Normally this would not be a problem – I coped with conditions like that for virtually the entire CWT – but the TMR regularly climbs above 2,500m, and exceeds 3,000m twice. With the cold forecast temperatures, that makes fresh snow on the trail a real possibility. I’m now looking at shoulder-season conditions rather than guaranteed summer conditions.
With that in mind, I’m planning a couple of additions to my kit.
Although I’ve been assured that crampons won’t be necessary, fresh snow is a problem because it can result in cold and uncomfortable feet when wearing mesh trail shoes. My solution, if the forecast is still bad on Monday, will be to pack my Sealskinz ‘waterproof’ socks. These socks are not particularly waterproof but they will be just the ticket for prolonged slushy, cold conditions.

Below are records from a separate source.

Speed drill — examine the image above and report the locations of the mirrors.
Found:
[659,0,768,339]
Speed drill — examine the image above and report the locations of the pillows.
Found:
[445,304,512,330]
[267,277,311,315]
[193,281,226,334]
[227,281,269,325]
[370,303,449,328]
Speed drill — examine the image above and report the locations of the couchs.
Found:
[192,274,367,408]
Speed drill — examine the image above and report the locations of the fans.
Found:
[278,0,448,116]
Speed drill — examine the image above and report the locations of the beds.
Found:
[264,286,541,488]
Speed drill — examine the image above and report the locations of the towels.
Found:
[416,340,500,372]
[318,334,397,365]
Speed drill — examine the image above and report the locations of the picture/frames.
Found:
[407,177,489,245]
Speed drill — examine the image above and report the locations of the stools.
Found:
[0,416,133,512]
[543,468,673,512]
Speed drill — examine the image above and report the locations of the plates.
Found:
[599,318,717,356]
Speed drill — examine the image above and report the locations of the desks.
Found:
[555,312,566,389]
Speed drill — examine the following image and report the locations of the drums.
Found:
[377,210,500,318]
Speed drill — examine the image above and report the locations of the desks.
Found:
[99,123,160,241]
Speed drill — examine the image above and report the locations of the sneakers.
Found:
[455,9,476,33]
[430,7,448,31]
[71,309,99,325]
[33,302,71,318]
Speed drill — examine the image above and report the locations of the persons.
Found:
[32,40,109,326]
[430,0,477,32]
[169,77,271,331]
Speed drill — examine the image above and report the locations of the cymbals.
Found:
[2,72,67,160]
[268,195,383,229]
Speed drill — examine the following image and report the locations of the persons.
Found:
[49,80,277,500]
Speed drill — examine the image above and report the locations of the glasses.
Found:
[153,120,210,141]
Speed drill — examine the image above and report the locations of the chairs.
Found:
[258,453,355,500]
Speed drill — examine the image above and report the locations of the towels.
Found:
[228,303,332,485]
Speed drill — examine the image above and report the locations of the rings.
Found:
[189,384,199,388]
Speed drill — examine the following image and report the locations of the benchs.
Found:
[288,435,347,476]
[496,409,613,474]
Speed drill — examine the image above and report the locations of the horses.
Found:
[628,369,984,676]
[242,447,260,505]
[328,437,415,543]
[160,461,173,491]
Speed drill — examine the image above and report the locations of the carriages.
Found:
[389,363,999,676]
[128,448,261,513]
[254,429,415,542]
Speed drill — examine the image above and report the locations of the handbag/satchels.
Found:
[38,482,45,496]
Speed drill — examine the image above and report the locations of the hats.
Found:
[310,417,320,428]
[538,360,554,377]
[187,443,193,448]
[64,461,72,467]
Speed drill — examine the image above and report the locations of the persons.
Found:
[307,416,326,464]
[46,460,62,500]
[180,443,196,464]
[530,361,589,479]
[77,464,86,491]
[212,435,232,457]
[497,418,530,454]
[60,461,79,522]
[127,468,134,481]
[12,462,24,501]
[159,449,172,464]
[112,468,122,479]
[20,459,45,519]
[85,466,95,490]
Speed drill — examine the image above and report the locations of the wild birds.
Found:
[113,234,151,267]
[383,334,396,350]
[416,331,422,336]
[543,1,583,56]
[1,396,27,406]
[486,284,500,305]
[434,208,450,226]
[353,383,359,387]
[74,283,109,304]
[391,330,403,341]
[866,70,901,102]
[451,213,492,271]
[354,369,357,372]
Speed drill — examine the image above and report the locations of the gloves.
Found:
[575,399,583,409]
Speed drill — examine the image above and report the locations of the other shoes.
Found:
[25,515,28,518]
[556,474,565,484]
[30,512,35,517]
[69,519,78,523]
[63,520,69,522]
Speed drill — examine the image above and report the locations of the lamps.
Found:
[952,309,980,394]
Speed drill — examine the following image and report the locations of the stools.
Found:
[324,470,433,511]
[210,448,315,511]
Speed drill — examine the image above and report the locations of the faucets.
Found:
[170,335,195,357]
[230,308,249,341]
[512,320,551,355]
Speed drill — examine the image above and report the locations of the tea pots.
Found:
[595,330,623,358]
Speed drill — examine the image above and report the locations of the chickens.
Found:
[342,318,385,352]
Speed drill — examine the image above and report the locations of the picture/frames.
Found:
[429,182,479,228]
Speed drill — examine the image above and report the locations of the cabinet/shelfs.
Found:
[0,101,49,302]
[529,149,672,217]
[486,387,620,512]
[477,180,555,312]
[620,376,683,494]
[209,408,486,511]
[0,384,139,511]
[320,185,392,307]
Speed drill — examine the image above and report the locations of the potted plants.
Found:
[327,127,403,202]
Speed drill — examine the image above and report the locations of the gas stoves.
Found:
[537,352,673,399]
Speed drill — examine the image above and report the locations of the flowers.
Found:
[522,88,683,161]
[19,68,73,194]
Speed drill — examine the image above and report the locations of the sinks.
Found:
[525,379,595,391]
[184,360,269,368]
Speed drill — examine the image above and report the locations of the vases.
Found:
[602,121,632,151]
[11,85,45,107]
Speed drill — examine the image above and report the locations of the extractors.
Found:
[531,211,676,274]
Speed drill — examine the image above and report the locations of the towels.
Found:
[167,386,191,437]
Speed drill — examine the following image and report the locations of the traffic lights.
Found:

Secondly, with forecasted daytime highs of around 12 Celsius in Zermatt early next week, it has the potential to get very cold overnight at high altitude. I have a 0C-rated down bag and a synthetic insulated layer, but I’m also going to be packing a fleece balaclava if the forecast does not improve. It only weighs 70g and could make a big difference if it gets cold.
The stoveless menu
You read that right – stoveless. The only kitchen equipment I’m carrying with me is a spork and a plastic tub for rehydrating food.
On the CWT most of the food that I consumed was cold anyway, and I used such a minuscule amount of fuel that I started to wonder if carrying a stove was a waste of effort. So on this trip I’m making a clean break from hot food and, in the process, have saved 464g + fuel weight (potentially almost a kilo in total, based on the gas system I took on the CWT – less if I was using my Caldera Cone).
I’m taking provisions for four days with me, as I know from experience that some foods can be difficult to find in Switzerland – particularly the instant junk food that backpackers mainly eat! Cold couscous is something I’ve been experimenting with, but I doubt I’ll be able to find the packets of flavoured couscous I’ve been eating recently.
Other food I’m taking with me:
- Beef jerky
- Breakfast/trail mix, composed of peanut M&Ms, cashew nuts, peanuts, and raisins
- Jar of peanut butter (which I’ll probably be eating with anything and everything)
- Assorted ready-to-eat packets of mixed grains, expensive but tasty and high in calories
- Cereal bars
- Olives in foil packets (like gold dust when you are on the trail – I became addicted to them on the CWT!)
Other food I’ll be sourcing when I get to the Alps:
- Fresh bread
- Tortilla wraps
- Cheese (mainly Gruyère and Tomme Fleurette, which I will happily eat by the bucketload when in Switzerland)
- Salami of various kinds
- Tuna or smoked mackeral
- Fresh fruit (but not for actually carrying on the trail due to weight)
As you can see, this is a reasonably varied diet and I really can’t see myself being inconvenienced by the lack of hot food. Lack of coffee is something else, though, and I suspect I’ll be making use of cafes along the way whenever possible!
Although this isn’t as major an undertaking as the Cape Wrath Trail, there are just as many uncertainties. What if early winter storms close down the high passes? What if I come across steep slopes of hard snow requiring winter gear I don’t have? These are not likely scenarios, but they are possible.
Before hiking the CWT, I was similarly anxious about the river crossings I might face. Now, having overcome them, it’s easy to forget that this was a major factor influencing my decision-making during the planning stage. Every trail has its own unique hazards and pitfalls.
But I’m very optimistic. I could not have hiked the Tour of Monte Rosa this time a year ago – I wouldn’t have believed I could do it. The CWT taught me that I am capable of hiking anything I want to. It’s just a case of putting in the preparation and approaching it with the right attitude.